* RECORDS FOR THIS TASK
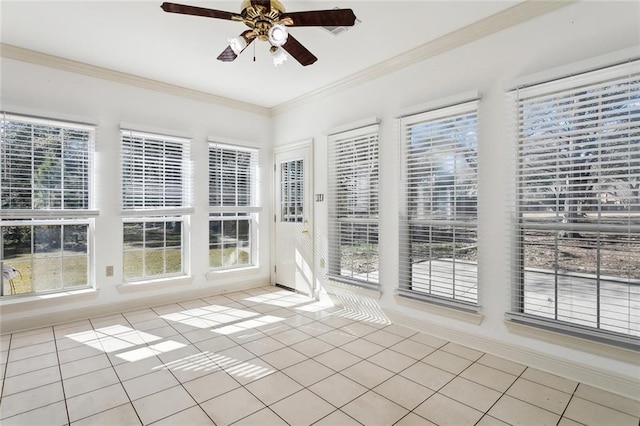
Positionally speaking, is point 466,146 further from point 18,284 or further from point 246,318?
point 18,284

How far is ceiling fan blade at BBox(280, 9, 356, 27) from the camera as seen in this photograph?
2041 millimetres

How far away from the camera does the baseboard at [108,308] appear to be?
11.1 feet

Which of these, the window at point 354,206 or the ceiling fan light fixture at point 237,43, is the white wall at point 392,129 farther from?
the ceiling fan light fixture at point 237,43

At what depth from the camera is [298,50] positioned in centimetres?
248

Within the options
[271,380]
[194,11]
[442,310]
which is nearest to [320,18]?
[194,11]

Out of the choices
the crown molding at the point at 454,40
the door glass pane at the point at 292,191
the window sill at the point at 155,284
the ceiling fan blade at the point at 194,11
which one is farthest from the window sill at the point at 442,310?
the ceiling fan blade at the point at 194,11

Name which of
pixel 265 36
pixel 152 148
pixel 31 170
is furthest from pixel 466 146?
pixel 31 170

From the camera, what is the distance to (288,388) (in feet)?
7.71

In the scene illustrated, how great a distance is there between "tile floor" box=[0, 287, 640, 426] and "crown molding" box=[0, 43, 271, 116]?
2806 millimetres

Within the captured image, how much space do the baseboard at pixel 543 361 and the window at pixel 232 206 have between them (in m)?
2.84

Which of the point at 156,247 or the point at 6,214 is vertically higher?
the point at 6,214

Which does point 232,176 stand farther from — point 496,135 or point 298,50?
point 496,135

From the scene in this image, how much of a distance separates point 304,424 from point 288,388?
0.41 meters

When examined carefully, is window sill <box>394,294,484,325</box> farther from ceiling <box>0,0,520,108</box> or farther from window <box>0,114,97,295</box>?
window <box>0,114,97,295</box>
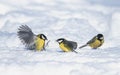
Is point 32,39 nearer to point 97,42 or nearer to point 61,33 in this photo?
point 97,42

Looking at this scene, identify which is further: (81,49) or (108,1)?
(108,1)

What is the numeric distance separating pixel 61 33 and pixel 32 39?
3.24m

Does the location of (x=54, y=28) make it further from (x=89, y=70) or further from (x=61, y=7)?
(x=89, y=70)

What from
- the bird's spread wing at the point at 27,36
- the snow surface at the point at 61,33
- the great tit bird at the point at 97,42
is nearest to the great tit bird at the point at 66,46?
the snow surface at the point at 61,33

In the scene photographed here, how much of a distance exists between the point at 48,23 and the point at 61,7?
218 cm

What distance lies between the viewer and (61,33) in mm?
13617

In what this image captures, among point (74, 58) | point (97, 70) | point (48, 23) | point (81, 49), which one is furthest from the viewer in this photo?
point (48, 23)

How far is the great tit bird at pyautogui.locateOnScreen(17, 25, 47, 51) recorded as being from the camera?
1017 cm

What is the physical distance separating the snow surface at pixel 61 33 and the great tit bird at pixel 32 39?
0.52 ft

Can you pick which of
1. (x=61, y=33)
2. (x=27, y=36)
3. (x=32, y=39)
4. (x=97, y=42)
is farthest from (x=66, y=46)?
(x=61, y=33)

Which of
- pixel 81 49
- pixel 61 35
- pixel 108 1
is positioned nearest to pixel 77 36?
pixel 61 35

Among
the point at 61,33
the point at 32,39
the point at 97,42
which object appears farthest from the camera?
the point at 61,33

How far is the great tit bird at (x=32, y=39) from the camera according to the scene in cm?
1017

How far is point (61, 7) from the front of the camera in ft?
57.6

* DIRECTIONS FOR THIS TASK
Extract the full listing above verbatim; pictures are to be left out of the copy.

* RESULT OF THE TASK
Positionally speaking, is point 466,146 further from point 18,284 or further from point 246,318?
point 18,284

How far is ceiling fan blade at BBox(280, 9, 356, 27) from the camera as seen in this photograph?
2041 millimetres

How far away from the camera does the baseboard at [108,308] appear to be?
11.1 feet

Which of these, the window at point 354,206 or the ceiling fan light fixture at point 237,43, is the white wall at point 392,129 farther from?
the ceiling fan light fixture at point 237,43

At what depth from the camera is [298,50] positioned in centimetres?
248

Within the options
[271,380]
[194,11]
[442,310]
which is nearest to [320,18]?
[194,11]

Out of the choices
the crown molding at the point at 454,40
the door glass pane at the point at 292,191
the window sill at the point at 155,284
the ceiling fan blade at the point at 194,11
which one is farthest from the window sill at the point at 442,310?
the ceiling fan blade at the point at 194,11

Name which of
pixel 265 36
pixel 152 148
pixel 31 170
is furthest from pixel 466 146?
pixel 31 170

From the camera, what is the distance to (288,388) (in feet)?
7.71

In the scene illustrated, how great a distance is there between "tile floor" box=[0, 287, 640, 426] and "crown molding" box=[0, 43, 271, 116]?
2806 millimetres

Within the captured image, how much space do the baseboard at pixel 543 361 and the window at pixel 232 206 have between them (in m)?
2.84

Which of the point at 156,247 or the point at 6,214 is vertically higher?
the point at 6,214

Which does point 232,176 stand farther from — point 496,135 or point 298,50?
point 496,135

From the scene in this image, how much of a distance separates point 304,424 from point 288,388?
0.41 meters

When examined carefully, is window sill <box>394,294,484,325</box> farther from ceiling <box>0,0,520,108</box> or farther from window <box>0,114,97,295</box>?
window <box>0,114,97,295</box>
Is point 32,39 nearer to point 97,42 or nearer to point 61,33 in this photo?
point 97,42

Looking at this scene, identify which is further: (81,49) or (108,1)?
(108,1)

What is the numeric distance separating pixel 61 33 and pixel 32 39?
3.24m

Does the location of (x=54, y=28) make it further from (x=89, y=70) or further from (x=61, y=7)?
(x=89, y=70)

What from
- the bird's spread wing at the point at 27,36
- the snow surface at the point at 61,33
- the great tit bird at the point at 97,42
is nearest to the great tit bird at the point at 66,46?
the snow surface at the point at 61,33

In the scene photographed here, how much of a distance exists between the point at 48,23 and the point at 61,7?
218 cm

What distance lies between the viewer and (61,33) in mm?
13617

In what this image captures, among point (74, 58) | point (97, 70) | point (48, 23) | point (81, 49), which one is furthest from the viewer in this photo?
point (48, 23)

How far is the great tit bird at pyautogui.locateOnScreen(17, 25, 47, 51) recorded as being from the camera?
1017 cm

What is the physical distance separating the snow surface at pixel 61 33 and the great tit bird at pixel 32 39?
0.52 ft

Can you pick which of
1. (x=61, y=33)
2. (x=27, y=36)
3. (x=32, y=39)
4. (x=97, y=42)
is farthest from (x=66, y=46)?
(x=61, y=33)

Which of
- pixel 81 49
- pixel 61 35
- pixel 108 1
is positioned nearest to pixel 77 36?
pixel 61 35

Among
the point at 61,33
the point at 32,39
the point at 97,42
which object appears farthest from the camera?
the point at 61,33

How far is the great tit bird at (x=32, y=39) from the camera according to the scene in cm?
1017

How far is point (61, 7) from the front of the camera in ft?
57.6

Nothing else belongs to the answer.